Fornendo alla popolazione un insaporitore differente, contenente sodio (75 per cento) e potassio (25 per cento), i ricercatori del centro per la cura delle malattie croniche dell’Università Cayetano Heredia di Lima sono riusciti a determinare un decremento dei valori di pressione sanguigna tanto in chi era già iperteso quanto in coloro che invece avevano valori del parametro nella norma (riducendo così il rischio di sviluppare ipertensione).
L’intervento è stato condotto tra il 2014 e il 2017 in sei villaggi della regione di Tumbes, tutti caratterizzati da elevati livelli di consumo di sale: e dunque con una preoccupante prevalenza di ipertensione, considerata tra i primi fattori di rischio per la salute cardiovascolare.
I ricercatori hanno fornito un insaporitore ai negozi di alimentari, alle mense, ai venditori ambulanti e direttamente alla popolazione.
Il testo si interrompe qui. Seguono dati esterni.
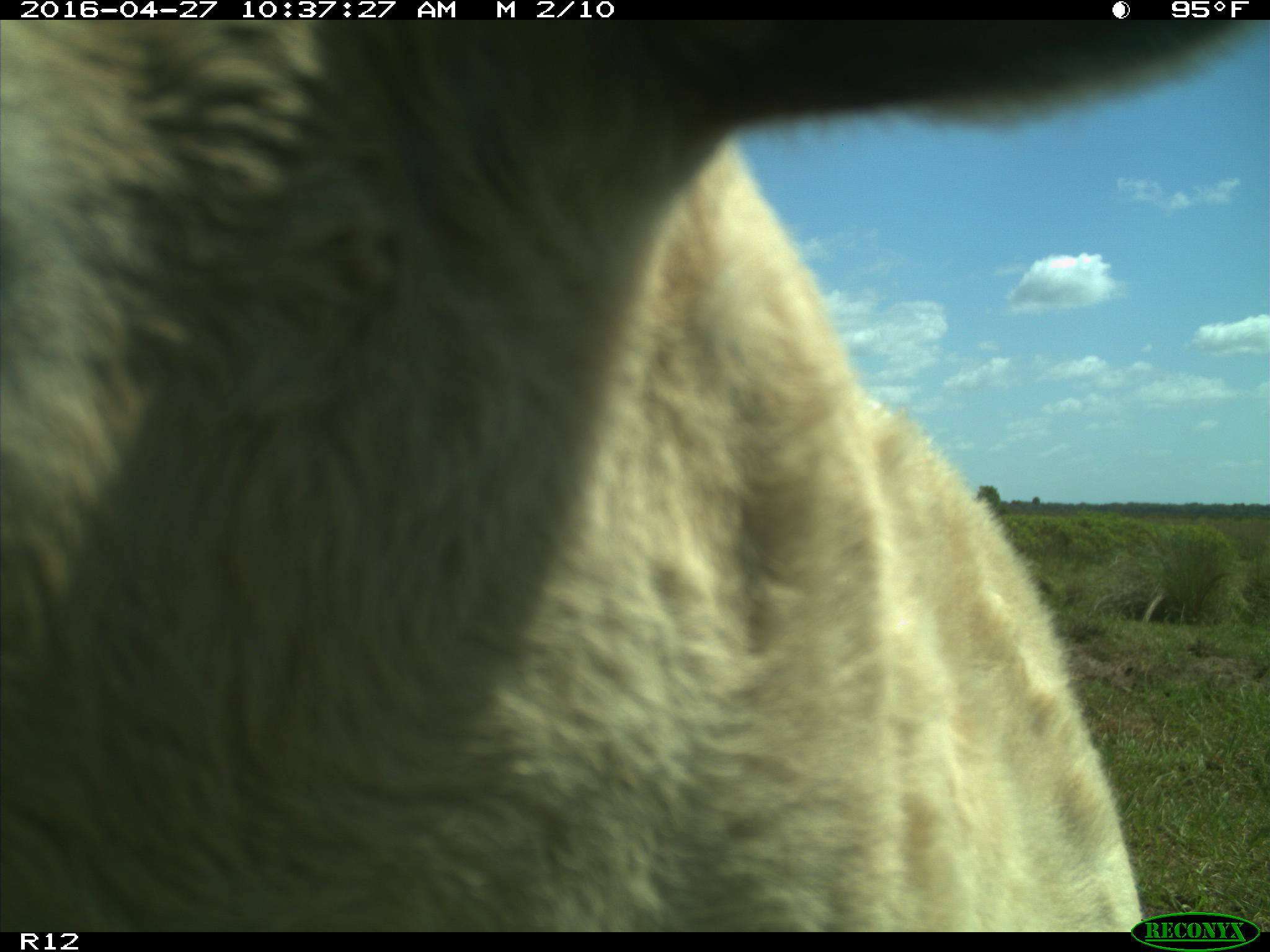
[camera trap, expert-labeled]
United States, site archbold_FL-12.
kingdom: Animalia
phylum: Chordata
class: Mammalia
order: Artiodactyla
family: Bovidae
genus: Bos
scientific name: Bos taurus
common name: domestic cow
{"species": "Bos taurus (domestic cow)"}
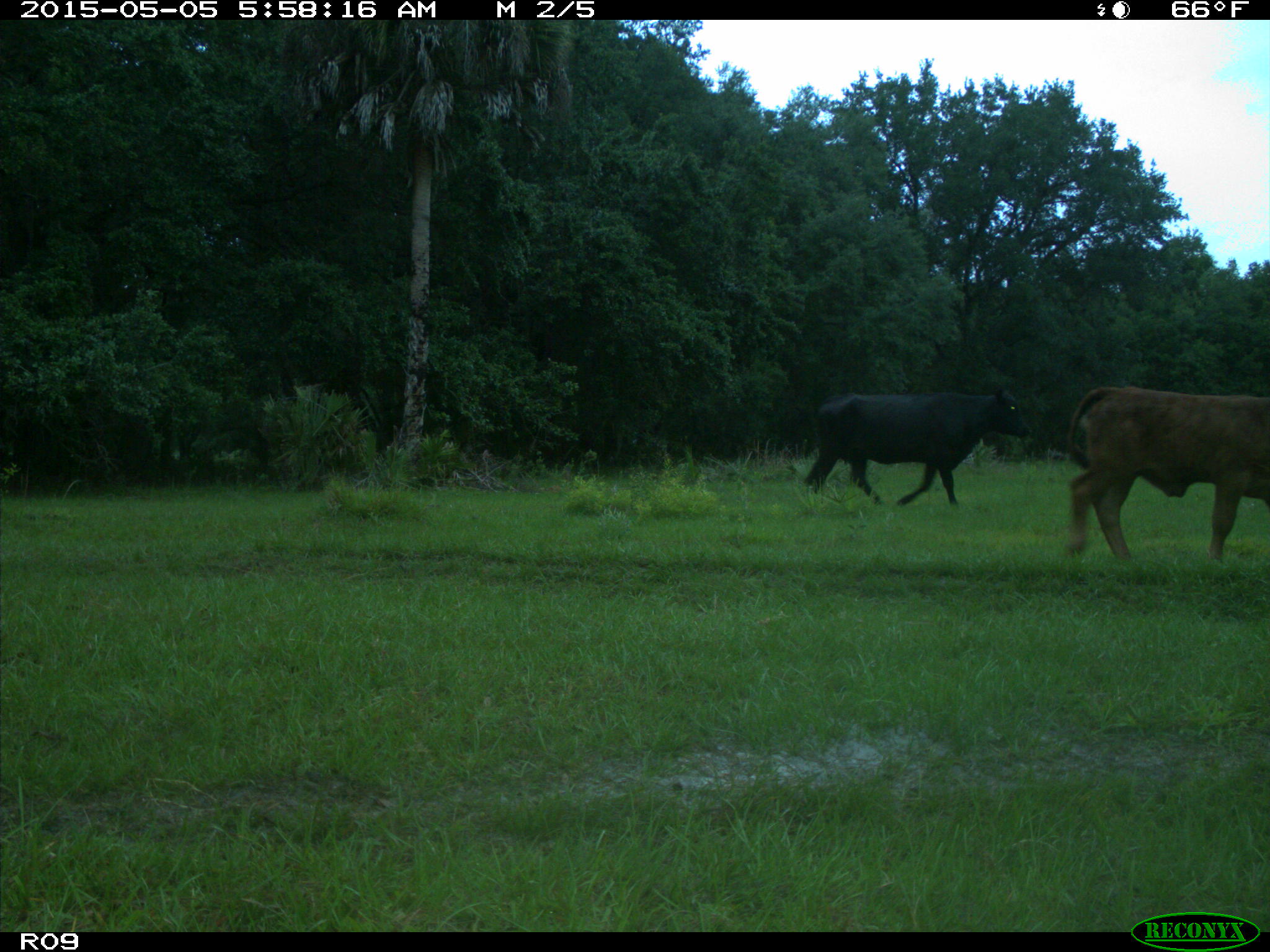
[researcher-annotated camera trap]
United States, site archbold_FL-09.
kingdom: Animalia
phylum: Chordata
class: Mammalia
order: Artiodactyla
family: Bovidae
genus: Bos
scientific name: Bos taurus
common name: domestic cow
Una miscela contenente sale normale (sodio al 100 per cento) e un prodotto con basso contenuto di sodio (composto da sodio e potassio).
Ai peruviani inseriti nel gruppo di intervento, gli autori dello hanno poi chiesto di utilizzare quest’ultimo in cucina, in modo da determinare una riduzione massima del 35 per cento dell’apporto quotidiano di sodio. All’inizio dello studio e ogni cinque mesi, per un totale di sette volte, gli esperti dello studio hanno rilevato i valori di pressione dei cittadini coinvolti. I risultati sono stati piuttosto eloquenti. Il prodotto sostitutivo del sale ha ridotto sia la pressione sistolica (in media di 1,74 mmHg) che quella diastolica (di 1,252 mmHg) in chi era già iperteso, con un calo significativo (1,23 e 0,72 mmHg) che si è registrato anche tra coloro che avevano valori pressori nella norma all’inizio dello studio.
Dalle loro urine, hanno scoperto una costanza dei livelli di sodio, a fronte di un aumento di quelli di potassio. L’intervento, effettuato senza ricorrere ad alcun farmaco, servito «a evitare l’aggravarsi di casi di ipertensione e la comparsa di nuovi», come sottolinea la ricercatrice Jaime Miranda, esperta di epidemiologia delle malattie croniche non trasmissibili nei Paesi a basso reddito e coordinatrice della ricerca.
Occasione poi questa anche per lanciare un nuovo prodotto sul mercato.